A few observations that narrow the residual surface:

  • Handlers that only write to sensitive paths are safe. The event arg-map is path-walked at emit time; whatever the handler does internally is invisible to the trace. The exception path matters only when the handler reads and then throws.
  • Handlers that read, compute, and write back to app-db are safe even if they throw later. The trace event's :app-db-after is walked at emit time. A downstream event that subscribes to the (now correctly redacted) [:user :email] slot and throws from there has the same gap, but the trigger boundary moves with the read.
  • The top-level :sensitive? true rollup covers off-box leaks. Where the rollup fires (any path-marked slot present in the record), every off-box shipper — Datadog, Sentry, re-frame2-pair-mcp egress, story recorders writing to disk — drops the whole event by policy. The remaining surface is the on-box dev panel (Causa, the in-process REPL) where :show-sensitive? true would render the leaf, plus the :exception-message and :exception-data fields that the walker doesn't touch.
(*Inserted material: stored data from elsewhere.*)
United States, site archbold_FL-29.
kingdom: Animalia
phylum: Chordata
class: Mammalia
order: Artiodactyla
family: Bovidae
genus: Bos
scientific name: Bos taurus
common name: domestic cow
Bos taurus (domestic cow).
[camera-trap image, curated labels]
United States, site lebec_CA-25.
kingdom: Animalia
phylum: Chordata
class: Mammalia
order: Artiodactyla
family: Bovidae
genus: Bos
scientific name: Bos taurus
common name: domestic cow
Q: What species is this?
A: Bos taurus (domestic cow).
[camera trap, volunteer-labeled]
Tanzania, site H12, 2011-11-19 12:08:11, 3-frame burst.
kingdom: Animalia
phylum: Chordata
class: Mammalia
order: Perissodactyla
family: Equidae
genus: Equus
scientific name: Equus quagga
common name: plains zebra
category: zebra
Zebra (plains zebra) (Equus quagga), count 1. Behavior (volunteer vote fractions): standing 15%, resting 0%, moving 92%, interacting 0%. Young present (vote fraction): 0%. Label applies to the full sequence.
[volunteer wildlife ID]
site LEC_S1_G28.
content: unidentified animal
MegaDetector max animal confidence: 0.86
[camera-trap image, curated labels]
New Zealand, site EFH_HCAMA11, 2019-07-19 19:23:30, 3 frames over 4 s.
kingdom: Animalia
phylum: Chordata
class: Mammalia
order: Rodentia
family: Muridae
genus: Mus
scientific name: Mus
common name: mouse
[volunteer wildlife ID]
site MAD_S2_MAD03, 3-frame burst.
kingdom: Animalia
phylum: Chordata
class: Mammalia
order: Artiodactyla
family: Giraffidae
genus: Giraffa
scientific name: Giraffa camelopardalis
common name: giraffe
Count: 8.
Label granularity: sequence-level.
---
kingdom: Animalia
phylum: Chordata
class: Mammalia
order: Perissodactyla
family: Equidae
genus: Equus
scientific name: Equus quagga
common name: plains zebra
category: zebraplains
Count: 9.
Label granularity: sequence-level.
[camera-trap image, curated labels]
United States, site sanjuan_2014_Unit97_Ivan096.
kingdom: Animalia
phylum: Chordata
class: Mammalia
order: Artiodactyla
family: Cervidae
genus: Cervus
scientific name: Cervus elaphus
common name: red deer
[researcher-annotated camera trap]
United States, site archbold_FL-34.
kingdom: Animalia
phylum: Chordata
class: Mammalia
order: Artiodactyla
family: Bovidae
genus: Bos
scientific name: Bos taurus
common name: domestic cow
So in practice you write the helper once, you use it in the handlers that read marked paths, and the on-box dev panel — where the dev has set :show-sensitive? true because they wanted to inspect the failing flow — shows them :rf/redacted in the slot they were going to read regardless. Off-box, the rollup carries the policy. The residual is a discipline at the assembly site, not a constant tax.

Common pitfalls

A few patterns to watch for:

(str ...) over a map that may carry sensitive paths. A debug fallback like (throw (ex-info (str "context: " (pr-str ctx)) {})) pretty-prints the whole context including every sensitive leaf. If ctx is a slice of app-db (or derived from one), the exception message now carries every sensitive value the slice covered. The fix is the helper — never str a map that may have come from app-db.

Re-throw with (throw (ex-info ... {:cause-message (.getMessage e)})). If the inner exception came from a validate! call or a Malli-thrown failure that included the sensitive value in its message, the wrap propagates the leak. The fix is the same as Pattern A: name the category of failure in your wrap, not the inner message. If you genuinely need the inner exception for diagnostics, attach it as :cause and let the dev consult it on-box via the (redacted) trace — don't flatten its message into your wrap.

Logging at the throw site. A console.log or logger/info call that prints the exception's full context before the throw — same shape as the gap above, with no trace-bus involvement at all, so the path-marked redaction never gets a chance. The fix is the helper plus a convention: if your app logs in addition to throwing, log the category, not the values. Or, log to the :on-error slot and let your registered error projector (Spec 011 §Server error projection) decide what to render.

Recap — the rule of thumb

Two lines of guidance carry the whole pattern:

  1. If your handler reads a sensitive-path value and then throws, assume the exception path is the leak channel and use the helper. The framework has redacted everywhere it can resolve a path; the exception is the gap because the path has been flattened.
  2. Name categories, not values, in exception messages. The dev consuming the trace needs to know what went wrong; the whose data was involved answer lives on the correlated (and already-redacted) app-db slots, not in the message string.

The helper is the implementation of the rule. The rule is the discipline. Both are author-side; both compose with the framework's redaction at every other surface.